Evin içinde çıplak ayakla yürürken sürekli ayağımın altına yapışan bir karpuz çekirdeği var.  Yazın habercisidir, bekar evinde ayağın altına yapışan karpuz çekirdeği. Günlerdir, belki aylardır evin içinde beraber yaşıyoruz. Umursamıyorum. Evin herhangi bir odasında ayağımın altına yapışıyor, bir süre benimle birlikte dolaşıyor evde. Sonra, canı sıkılınca bırakıyor kendini yine evin herhangi başka bir odasına. Direniyor üstelik elektrikli süpürge vakumlarına. Her gün üzerine bastığım o karpuz çekirdeği, ben temizlik yaparken, nasılsa kaçıp saklanıyor bir yerlere. Sonra yine çıkıyor salonun ortasına. Nasıl bu kadar hızlı saklanıyor ve yine nasıl bu kadar hızlı ortaya çıkıyor. Temizlik yapacağımı nasıl önceden bilebiliyor? Aynı şeyi odadaki sandalyeniz yapsa kafayı yersiniz ama umursamıyoruz karpuz çekirdeklerini.
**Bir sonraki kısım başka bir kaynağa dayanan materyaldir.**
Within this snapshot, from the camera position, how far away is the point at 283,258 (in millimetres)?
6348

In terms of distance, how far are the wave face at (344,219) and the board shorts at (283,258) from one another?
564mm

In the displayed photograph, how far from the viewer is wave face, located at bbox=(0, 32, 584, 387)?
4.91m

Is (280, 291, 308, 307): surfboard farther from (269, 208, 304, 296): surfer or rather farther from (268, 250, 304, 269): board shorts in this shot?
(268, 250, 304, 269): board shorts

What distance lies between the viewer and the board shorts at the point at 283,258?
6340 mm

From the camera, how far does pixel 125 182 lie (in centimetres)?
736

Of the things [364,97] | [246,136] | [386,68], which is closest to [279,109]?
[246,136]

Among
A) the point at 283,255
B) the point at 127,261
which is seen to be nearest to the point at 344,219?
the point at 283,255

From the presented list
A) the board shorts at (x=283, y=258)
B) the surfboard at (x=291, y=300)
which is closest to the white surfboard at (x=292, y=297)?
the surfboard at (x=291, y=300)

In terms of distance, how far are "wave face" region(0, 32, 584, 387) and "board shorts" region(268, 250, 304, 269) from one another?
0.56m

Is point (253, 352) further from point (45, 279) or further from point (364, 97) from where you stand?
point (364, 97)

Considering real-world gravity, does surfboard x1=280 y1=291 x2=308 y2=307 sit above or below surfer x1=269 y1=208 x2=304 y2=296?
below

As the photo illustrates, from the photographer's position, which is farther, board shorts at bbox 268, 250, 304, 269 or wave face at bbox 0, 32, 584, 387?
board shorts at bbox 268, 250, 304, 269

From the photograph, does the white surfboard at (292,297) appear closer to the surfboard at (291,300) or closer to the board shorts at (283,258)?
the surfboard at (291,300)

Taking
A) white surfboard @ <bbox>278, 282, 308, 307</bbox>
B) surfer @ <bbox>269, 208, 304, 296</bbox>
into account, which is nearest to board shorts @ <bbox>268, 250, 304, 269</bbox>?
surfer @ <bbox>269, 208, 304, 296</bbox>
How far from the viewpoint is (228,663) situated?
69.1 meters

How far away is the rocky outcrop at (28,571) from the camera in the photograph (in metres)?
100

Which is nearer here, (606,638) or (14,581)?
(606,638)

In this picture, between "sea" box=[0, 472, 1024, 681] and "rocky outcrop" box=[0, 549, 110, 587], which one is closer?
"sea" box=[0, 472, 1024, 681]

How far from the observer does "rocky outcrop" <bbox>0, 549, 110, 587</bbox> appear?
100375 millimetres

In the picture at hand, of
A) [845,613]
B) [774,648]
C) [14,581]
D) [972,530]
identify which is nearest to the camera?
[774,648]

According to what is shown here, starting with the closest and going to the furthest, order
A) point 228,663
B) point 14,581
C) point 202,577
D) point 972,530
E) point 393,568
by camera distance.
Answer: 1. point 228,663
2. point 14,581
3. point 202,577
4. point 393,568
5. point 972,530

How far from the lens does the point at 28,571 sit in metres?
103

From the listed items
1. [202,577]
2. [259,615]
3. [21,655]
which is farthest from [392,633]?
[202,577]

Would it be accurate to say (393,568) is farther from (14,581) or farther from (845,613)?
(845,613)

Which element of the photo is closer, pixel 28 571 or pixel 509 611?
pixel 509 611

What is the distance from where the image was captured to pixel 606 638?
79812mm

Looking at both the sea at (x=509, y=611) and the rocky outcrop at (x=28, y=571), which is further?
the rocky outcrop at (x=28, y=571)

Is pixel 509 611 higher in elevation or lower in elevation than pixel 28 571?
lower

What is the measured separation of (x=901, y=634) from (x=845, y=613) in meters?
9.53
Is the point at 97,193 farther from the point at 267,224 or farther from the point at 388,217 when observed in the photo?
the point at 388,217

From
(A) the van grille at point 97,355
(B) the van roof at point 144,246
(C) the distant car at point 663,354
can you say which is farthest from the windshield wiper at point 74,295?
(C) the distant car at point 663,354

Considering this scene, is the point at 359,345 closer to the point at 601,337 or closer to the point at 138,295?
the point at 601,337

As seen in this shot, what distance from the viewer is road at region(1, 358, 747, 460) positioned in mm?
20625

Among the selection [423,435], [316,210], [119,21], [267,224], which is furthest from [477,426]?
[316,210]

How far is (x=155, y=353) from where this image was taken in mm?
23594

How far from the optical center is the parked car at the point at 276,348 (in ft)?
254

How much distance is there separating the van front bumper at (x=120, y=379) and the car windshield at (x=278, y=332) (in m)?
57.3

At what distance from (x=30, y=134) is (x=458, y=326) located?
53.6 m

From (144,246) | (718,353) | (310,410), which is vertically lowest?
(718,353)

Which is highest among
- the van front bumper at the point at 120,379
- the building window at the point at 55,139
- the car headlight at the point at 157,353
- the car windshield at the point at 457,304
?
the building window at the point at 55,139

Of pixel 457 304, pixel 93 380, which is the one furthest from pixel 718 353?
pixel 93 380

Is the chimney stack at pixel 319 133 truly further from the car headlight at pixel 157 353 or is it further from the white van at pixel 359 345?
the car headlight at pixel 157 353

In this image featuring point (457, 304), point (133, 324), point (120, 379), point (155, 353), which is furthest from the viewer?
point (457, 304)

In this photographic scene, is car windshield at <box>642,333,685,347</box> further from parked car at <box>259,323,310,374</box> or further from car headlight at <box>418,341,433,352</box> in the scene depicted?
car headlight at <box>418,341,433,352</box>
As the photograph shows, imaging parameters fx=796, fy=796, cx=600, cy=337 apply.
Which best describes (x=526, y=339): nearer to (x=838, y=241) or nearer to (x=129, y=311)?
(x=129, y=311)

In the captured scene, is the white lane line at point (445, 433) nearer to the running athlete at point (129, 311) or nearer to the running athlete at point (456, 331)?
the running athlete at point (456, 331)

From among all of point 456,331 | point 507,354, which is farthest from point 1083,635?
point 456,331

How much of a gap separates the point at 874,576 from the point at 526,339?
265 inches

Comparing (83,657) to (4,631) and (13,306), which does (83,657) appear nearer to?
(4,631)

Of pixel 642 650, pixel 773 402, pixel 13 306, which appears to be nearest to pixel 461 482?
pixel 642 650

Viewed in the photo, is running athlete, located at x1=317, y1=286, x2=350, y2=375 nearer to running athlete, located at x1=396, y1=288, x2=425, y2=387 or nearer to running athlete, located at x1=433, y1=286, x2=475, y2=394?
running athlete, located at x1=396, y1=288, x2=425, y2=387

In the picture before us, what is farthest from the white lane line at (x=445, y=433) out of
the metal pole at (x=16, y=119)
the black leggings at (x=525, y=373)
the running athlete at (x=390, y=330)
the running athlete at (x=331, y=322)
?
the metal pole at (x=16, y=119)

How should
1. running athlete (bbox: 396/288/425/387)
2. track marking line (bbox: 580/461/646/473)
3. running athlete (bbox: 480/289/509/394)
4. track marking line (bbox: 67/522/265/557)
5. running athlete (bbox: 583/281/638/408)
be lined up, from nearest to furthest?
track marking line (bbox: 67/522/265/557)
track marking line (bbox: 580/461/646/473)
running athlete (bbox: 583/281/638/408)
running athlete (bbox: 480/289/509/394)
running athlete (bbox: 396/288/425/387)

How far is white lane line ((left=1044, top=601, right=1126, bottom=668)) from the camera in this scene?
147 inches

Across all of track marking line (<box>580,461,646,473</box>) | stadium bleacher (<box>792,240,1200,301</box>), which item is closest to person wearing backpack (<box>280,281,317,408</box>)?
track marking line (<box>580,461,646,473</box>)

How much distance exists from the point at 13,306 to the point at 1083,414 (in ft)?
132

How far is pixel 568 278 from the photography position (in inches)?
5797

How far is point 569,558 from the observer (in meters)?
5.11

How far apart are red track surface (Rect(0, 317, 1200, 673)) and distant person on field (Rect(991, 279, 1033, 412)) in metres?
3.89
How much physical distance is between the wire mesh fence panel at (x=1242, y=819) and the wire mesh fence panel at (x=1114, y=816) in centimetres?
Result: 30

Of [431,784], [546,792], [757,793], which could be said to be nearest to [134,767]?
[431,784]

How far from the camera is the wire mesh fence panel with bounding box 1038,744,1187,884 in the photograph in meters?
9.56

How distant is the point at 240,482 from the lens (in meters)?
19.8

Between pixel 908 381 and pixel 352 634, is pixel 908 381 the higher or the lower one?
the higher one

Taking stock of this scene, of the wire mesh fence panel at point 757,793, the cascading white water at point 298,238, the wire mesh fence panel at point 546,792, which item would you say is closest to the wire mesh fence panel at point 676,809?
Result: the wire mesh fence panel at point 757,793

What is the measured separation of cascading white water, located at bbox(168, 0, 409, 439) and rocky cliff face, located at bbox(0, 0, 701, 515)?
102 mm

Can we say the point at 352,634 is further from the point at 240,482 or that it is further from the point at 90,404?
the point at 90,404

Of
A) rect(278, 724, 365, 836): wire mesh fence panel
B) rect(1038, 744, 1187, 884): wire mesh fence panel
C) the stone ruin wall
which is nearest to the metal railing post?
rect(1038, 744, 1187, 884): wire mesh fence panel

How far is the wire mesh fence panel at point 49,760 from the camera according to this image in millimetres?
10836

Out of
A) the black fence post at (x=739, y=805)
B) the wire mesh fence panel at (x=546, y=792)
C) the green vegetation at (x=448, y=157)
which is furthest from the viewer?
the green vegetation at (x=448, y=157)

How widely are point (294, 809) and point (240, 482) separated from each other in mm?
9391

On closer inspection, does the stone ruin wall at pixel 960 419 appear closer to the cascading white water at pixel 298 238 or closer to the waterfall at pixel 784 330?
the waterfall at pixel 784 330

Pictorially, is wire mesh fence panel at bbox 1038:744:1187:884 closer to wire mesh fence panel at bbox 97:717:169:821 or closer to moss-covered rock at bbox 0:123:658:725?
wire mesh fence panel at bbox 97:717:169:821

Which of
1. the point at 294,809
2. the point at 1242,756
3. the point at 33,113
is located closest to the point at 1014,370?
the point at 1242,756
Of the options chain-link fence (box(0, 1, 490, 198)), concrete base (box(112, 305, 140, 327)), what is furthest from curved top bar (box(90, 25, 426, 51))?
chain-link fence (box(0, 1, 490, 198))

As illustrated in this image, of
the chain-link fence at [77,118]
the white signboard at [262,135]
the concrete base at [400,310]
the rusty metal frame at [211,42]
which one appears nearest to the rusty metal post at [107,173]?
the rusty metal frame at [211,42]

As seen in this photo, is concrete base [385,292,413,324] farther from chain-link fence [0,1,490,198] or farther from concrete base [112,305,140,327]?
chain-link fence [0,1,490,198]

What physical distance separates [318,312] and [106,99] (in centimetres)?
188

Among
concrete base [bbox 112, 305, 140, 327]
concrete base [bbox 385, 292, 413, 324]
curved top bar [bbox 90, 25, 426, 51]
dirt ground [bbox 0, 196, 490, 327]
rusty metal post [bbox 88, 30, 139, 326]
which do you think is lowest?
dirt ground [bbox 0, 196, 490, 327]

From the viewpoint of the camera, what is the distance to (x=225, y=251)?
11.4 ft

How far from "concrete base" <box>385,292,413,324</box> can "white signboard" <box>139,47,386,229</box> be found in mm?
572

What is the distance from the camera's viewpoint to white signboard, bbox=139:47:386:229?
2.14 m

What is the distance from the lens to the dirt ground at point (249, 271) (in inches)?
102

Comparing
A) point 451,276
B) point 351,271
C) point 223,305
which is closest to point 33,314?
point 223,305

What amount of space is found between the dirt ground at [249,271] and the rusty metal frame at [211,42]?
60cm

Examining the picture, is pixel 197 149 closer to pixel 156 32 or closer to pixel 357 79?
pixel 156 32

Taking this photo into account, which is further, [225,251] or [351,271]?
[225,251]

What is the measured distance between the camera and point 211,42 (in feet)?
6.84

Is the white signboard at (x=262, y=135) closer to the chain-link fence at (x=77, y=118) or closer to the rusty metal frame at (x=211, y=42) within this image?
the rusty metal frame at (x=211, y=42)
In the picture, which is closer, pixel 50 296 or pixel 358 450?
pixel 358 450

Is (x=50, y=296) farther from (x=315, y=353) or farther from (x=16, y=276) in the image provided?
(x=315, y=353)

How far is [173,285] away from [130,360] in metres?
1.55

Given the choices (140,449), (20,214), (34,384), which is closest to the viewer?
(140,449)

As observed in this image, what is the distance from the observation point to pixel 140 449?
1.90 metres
   Havalar biraz soğumaya başlayınca, kendiliğinden kayboluyor üstelik. Kim bilir belki daha sıcak ülkelere göç ediyordur topuktan topuğa dolaşarak. Bir sonraki yıl havalar ısınınca tekrar çıplak ayakların altına yapışmacalı bir göç rotası izleyerek geri geliyordur. Belki, geçen yaz ve önceki diğer yazlar topuğunuza yapışan karpuz çekirdeği, hep aynı karpuz çekirdeğidir. Belki de değildir. Belki henüz yapışamadan birinin topuğuna ve gidemeden daha sıcak yerlere, bir kaç arsız karınca tarafından kışlık yiyecek olarak yuvaya çekiliyordur. Ya densizin biri alıp çitlerse? Bakmayın öyle! Kuruyemiş olarak tüketildiği yerler de var karpuz çekirdeğinin. Ayçiçeğinden pahalı üstelik.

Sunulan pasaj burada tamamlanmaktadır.